Only one economic modelling exercise has generated a positive case for Brexit, and that is from a Vote Leave economist called Professor Patrick Minford, of Cardiff University. His analysis has been demolished by the London School of Economics economists, and fellow Vote Leave member Andrea Leadsom, a Tory Minister, disavowed it in a recent “Newsnight” debate.

Let us assume that no precise figures are correct in the Brexit debate. What is incontrovertible is that the negative economic impact ranges from “pretty bad” to, in the words of Christine Lagarde of the IMF, “very, very bad”.

As it stands, Britain has 1% of the world’s population but 4% of global GDP. Already, as an EU member, we are well interconnected in today’s global world. That is a world that has three hubs: the USA, with NAFTA; Asia, with China and the Asian Development Bank; and Europe, with a single market and 500 million people.

Recently, I had the opportunity to have a reunion with a chemistry student who I taught over 40 years ago. He is immersed in the global hub that is Europe and is now leading on research into the Zika virus, which is blighting the lives of many infants in Brazil. I came face to face with a case where UK science is in the vanguard of the search for global solutions. His message to me—and the message of leading university chemistry heads in a letter published this morning in the Times—is that membership of the EU is integral to the success of science. I well remember the wise words of the noble Lord, Lord Parekh, when he said in a debate here on the Scottish referendum, in January 2014, that in conducting our argument we should always emphasise “the shared ‘we’” and our commonality. We should recognise how we would feel pain, and how both of us would suffer, if Brexit were to happen. On the commonality theme, I am reminded of Pope Francis’s short but hugely symbolic visit to the island of Lampedusa. When he visited the migrants there, he spoke about the issue of global indifference and stressed the physical, environmental and moral space we share, which is under threat as never before.

Mindful of our shared and common endeavours, let us ensure that the questions we ask in this debate are liberating rather than destructive.
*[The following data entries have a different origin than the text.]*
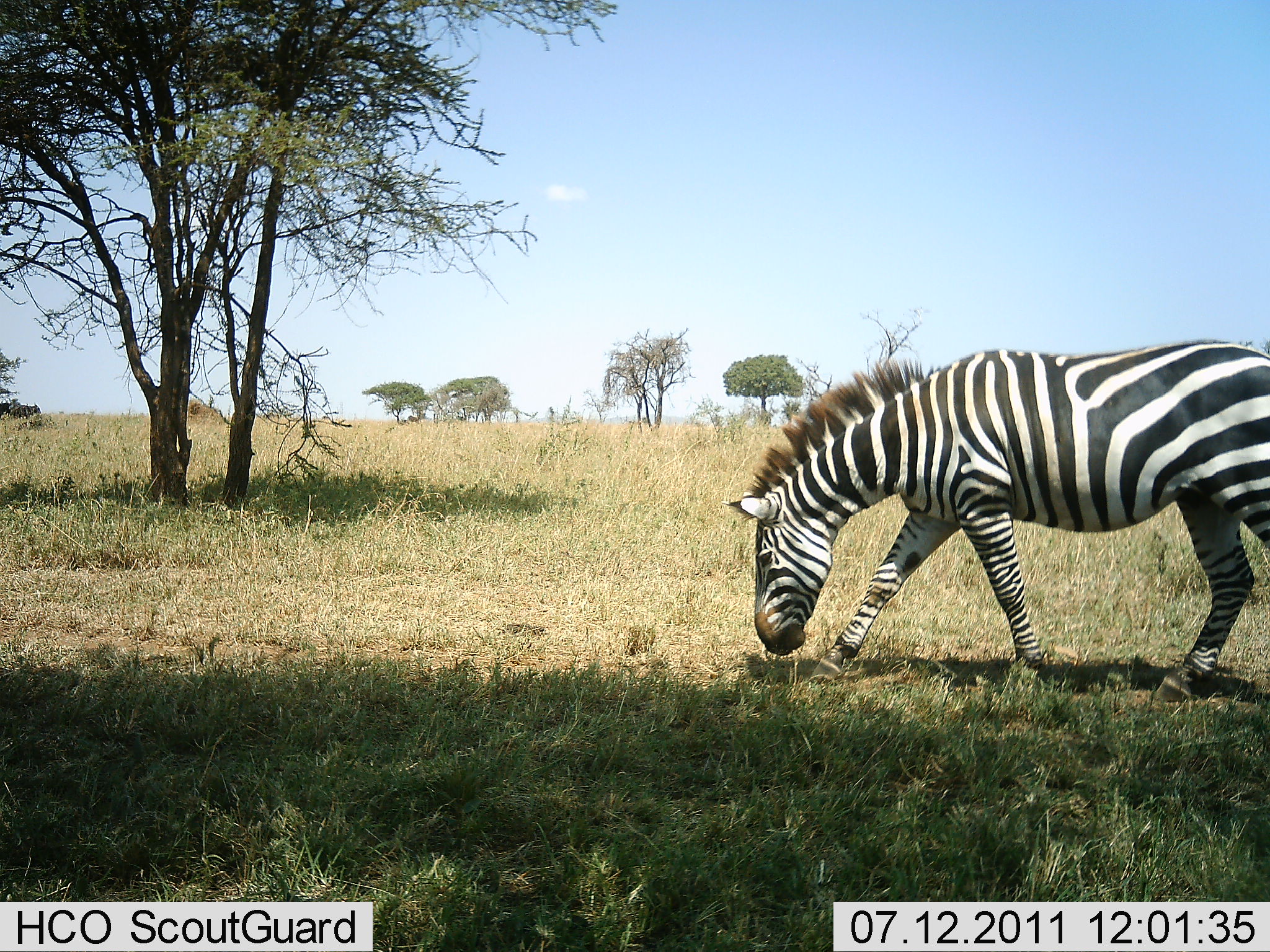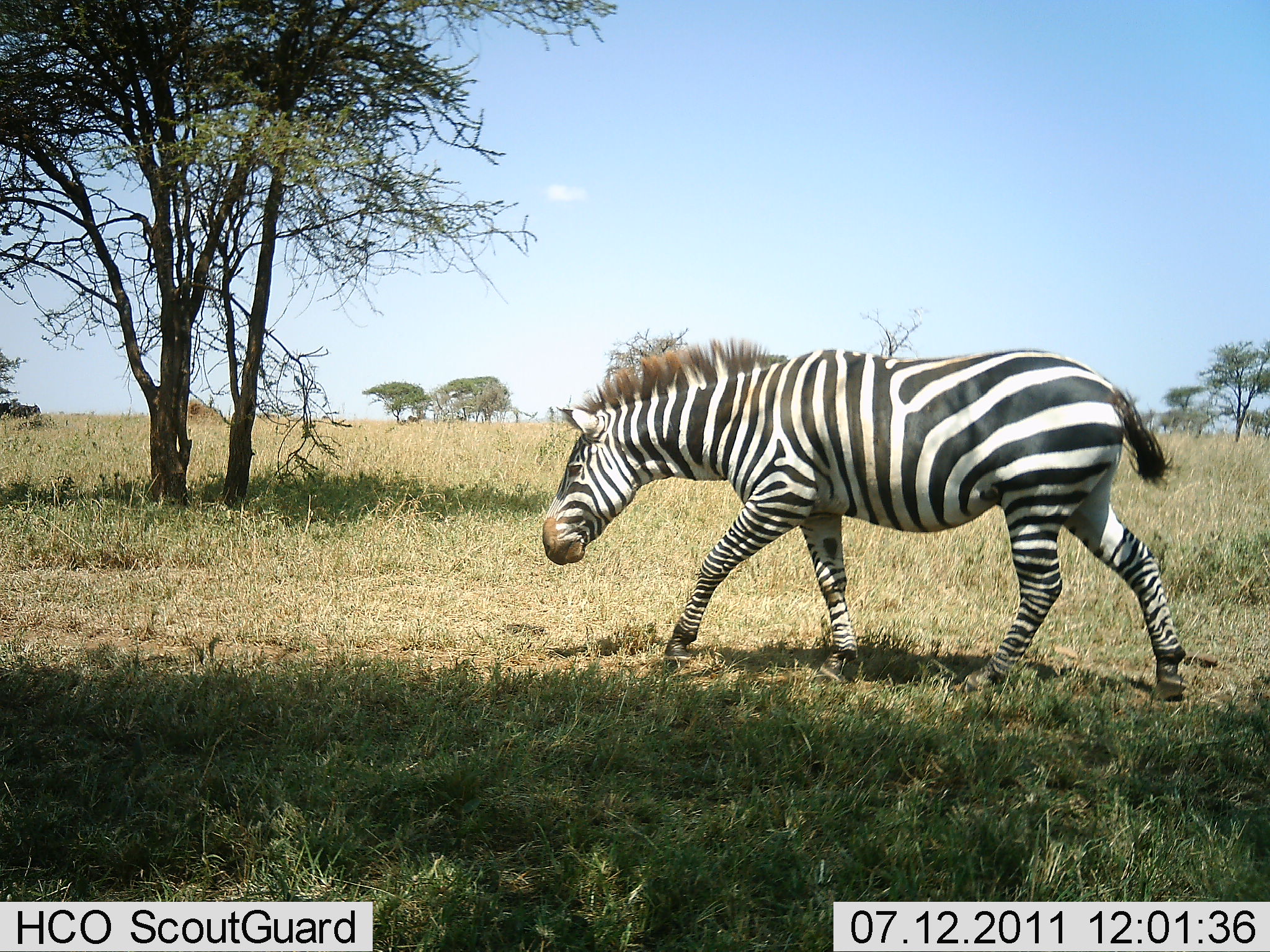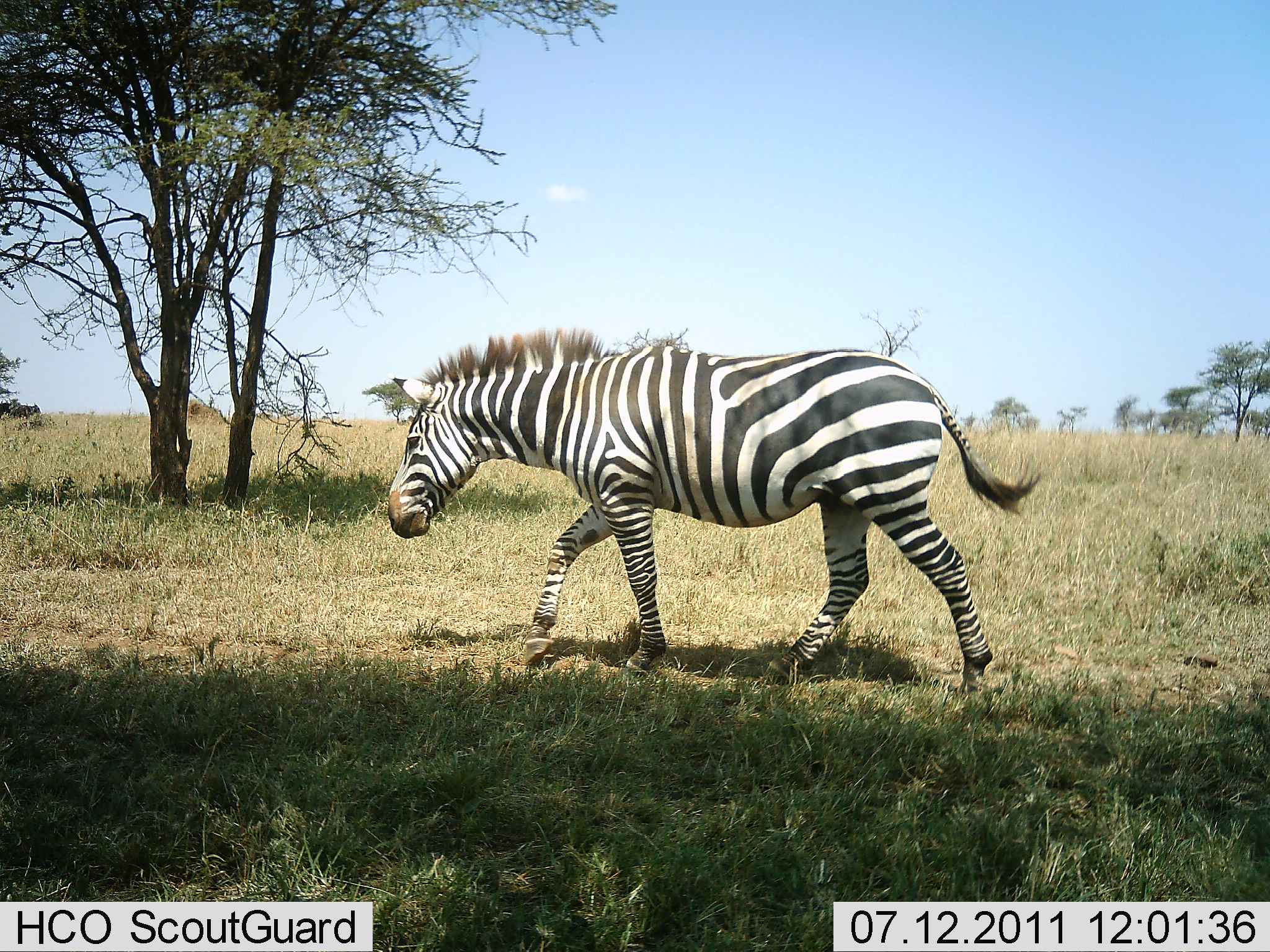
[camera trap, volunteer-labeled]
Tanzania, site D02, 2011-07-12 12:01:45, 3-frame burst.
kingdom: Animalia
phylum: Chordata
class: Mammalia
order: Perissodactyla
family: Equidae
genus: Equus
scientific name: Equus quagga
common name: plains zebra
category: zebra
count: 1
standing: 0%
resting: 0%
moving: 100%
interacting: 0%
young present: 0%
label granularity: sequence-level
In that vein, we should pose questions such as: do we wish the European Union to become more effective in the way that it works; and, if so, how do we tackle a democratic deficit and ensure that the home country parliaments have their wishes better respected? Do we wish to strengthen and enhance areas such as international law, human rights, environmental justice and global peace and security, almost all of which hang by a thread at the moment? If we do, others will be safer, but we will be safer as well. On tax havens and the global financial system, do we wish to continue working with our EU partners so that we check rising inequality, enhance our public services and provide a more secure future for our young people?

This referendum is all about young people. They will be the losers if we persist in the bitter, negative and destructive exchanges. Economists are unanimous that Brexit will be a very costly political, economic and social option. I submit that that is too high a price for future generations to pay.